**Activity:**
Render the part of the data that opens with the line containing "Orchid Pendant Necklace" and closes with the line containing "PILLIN - Camisa" as a numbered list, omitting blank lines. Leave the pictures out of the output.

**Information provided:**
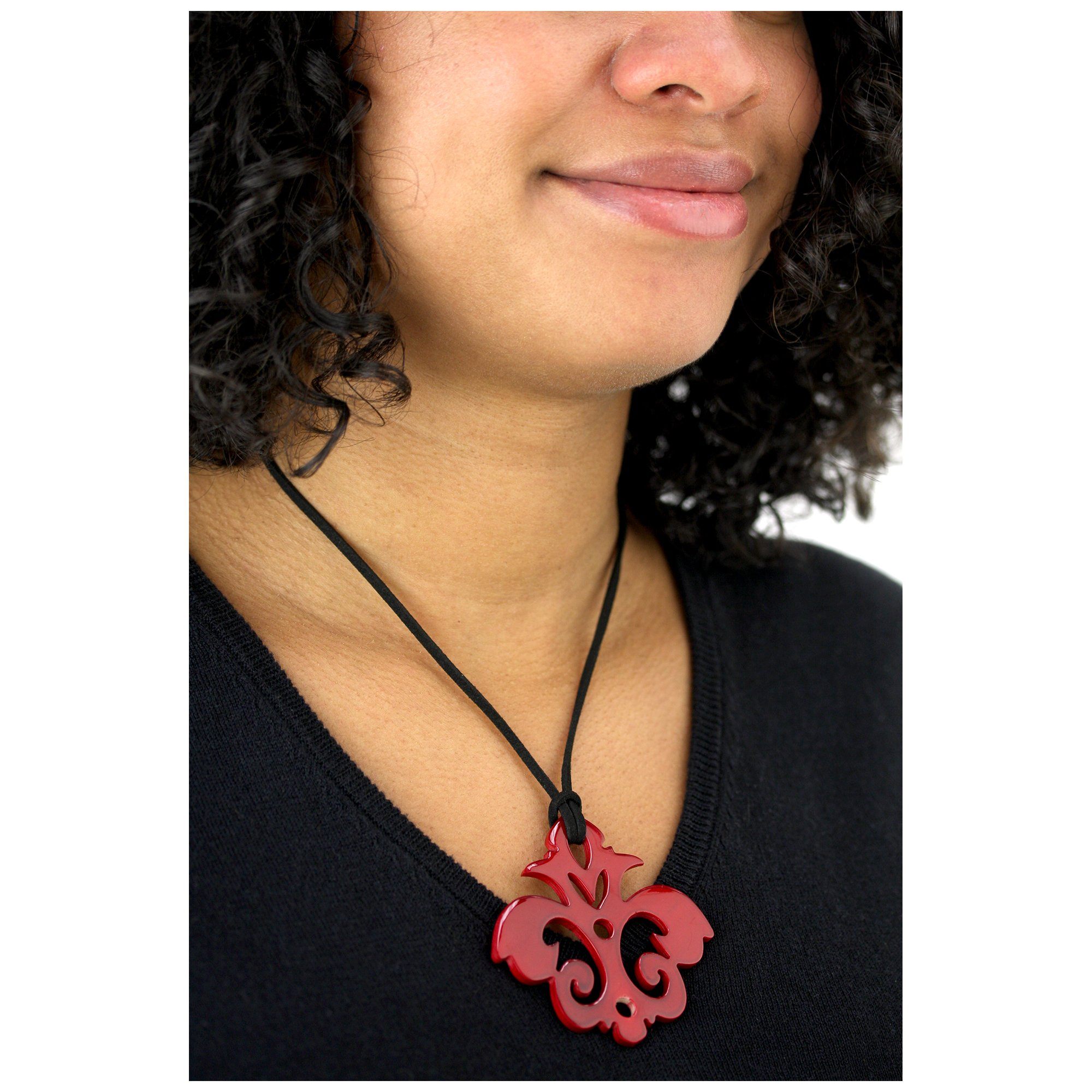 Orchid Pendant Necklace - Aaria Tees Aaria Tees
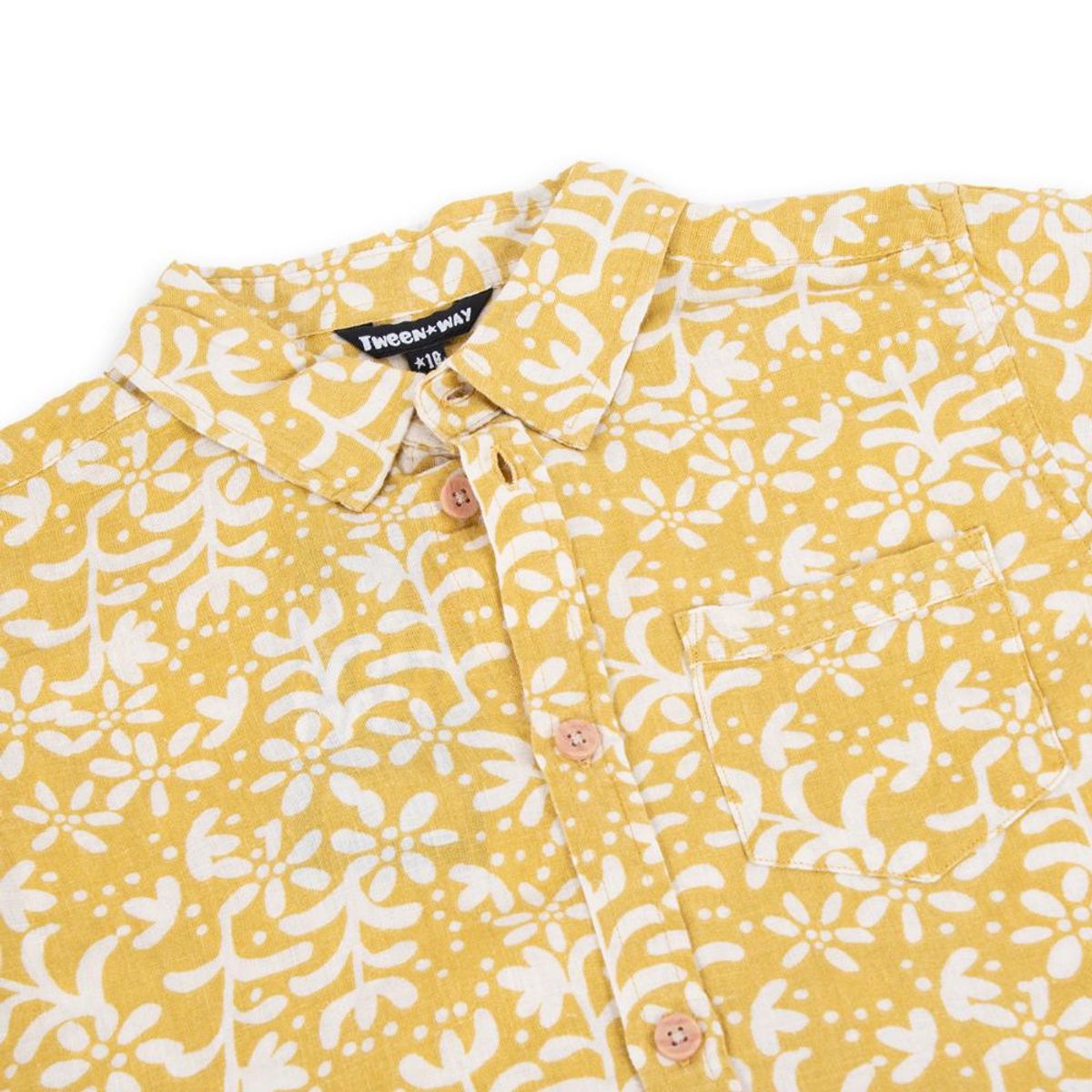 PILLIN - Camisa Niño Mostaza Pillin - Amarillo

==

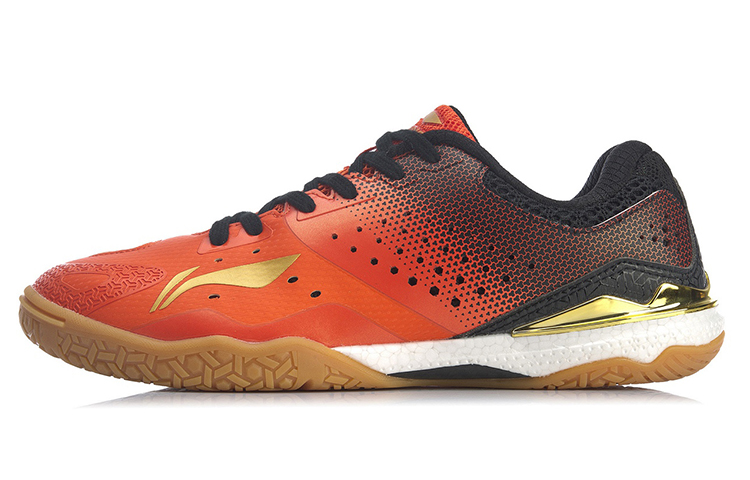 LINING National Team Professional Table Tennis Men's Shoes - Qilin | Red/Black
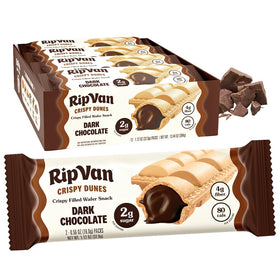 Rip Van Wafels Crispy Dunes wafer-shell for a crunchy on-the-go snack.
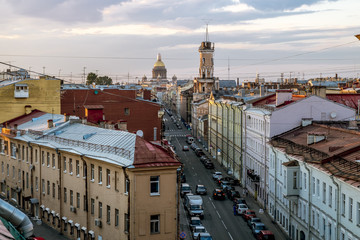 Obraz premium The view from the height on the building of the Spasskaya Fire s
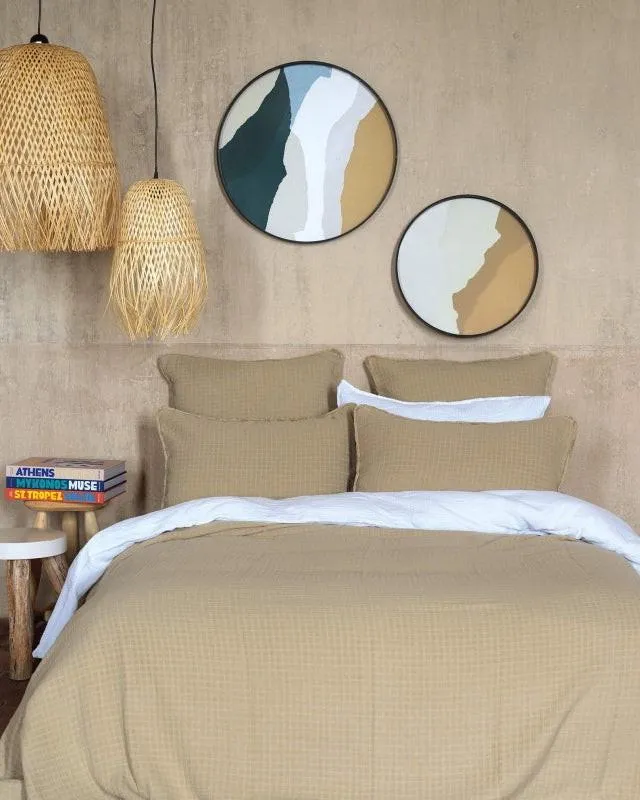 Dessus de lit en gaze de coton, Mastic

**Output for this exercise:**
1.  Orchid Pendant Necklace - Aaria Tees Aaria Tees
2.  PILLIN - Camisa Niño Mostaza Pillin - Amarillo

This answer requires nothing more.